1986 novel by Jean Raspail

Who Will Remember the People... (Qui se souvient des hommes...) is a 1986 novel by the French writer Jean Raspail. It tells the history of the Alacalufe people, a largely extinct South American tribe, throughout the centuries. The two main characters reappear in each generation. The native name of the Alacufs is "Kaweskar", which means "the people". Raspail had met members of the tribe in the early 1950s which had made an impression that stayed with him.
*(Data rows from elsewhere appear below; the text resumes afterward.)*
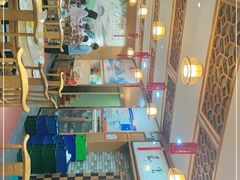 -杏花村水席楼(西大街总店)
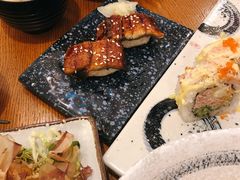 -無忧浅草君·洋风料理(下沙宝龙二期一店)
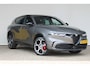 Alfa Romeo Tonale 1.5T Hybrid Veloce | Lederen bekleding | Adaptieve cruise control | Stoelventilatie voor | Matrix LED |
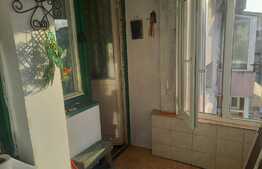 Apartament 2 camere, centrala termica, zona Scoala 32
The book was published in English in 1988, translated by Jeremy Leggatt. It received the Chateaubriand Prize and the Inter Book Prize.

==Reception==
Elizabeth Marshall Thomas reviewed the book for The New York Times, and wrote that Raspail "seems rather critical of the Kaweskar, calling them seafarers who 'never even invented the sail,' having them perform unlikely, pointless acts (impotently throwing a stone in imitation of a cannonball, for example) and describing their food from a European viewpoint, which certainly makes it seem disgusting." Marshall Thomas was positive about the author's negative portrayal of Europeans, especially that of Charles Darwin: "Mr. Raspail's portrait of him deserves applause". The critic continued: "The victims and their oppressors seem equally squalid, ignorant, pathetic, as the two groups inexorably re-enact the age-old pageant known as Man's Inhumanity to Man". Marshall Thomas questioned Raspail's decision to portray an already extinct nation, rather than one at the risk of vanishment: "Yes, the last Kaweskar has gone to heaven, and we're sorry. But what about those like him who remain here below? They want to live. They too are 'The People.' Remember them?" Jack Schmitt wrote in Los Angeles Times: "In two recent works, Bruce Chatwin (The Songlines) and Mario Vargas Llosa (El Hablador (The Speaker) ) convincingly draw the reader into the soul-life, the Earth-bound myths and legends of the Australian Bushmen and the Peruvian Machiguengas, respectively. Raspail is far less successful in a parallel attempt with the Alacalufs, and the fault is not in Jeremy Leggatt's translation, which is excellent. Despite that limitation, Raspail's story, inscribed in the dialogue of cultures so characteristic of our age, is a fine version in historical fiction of a true story loud with ethical reverberations."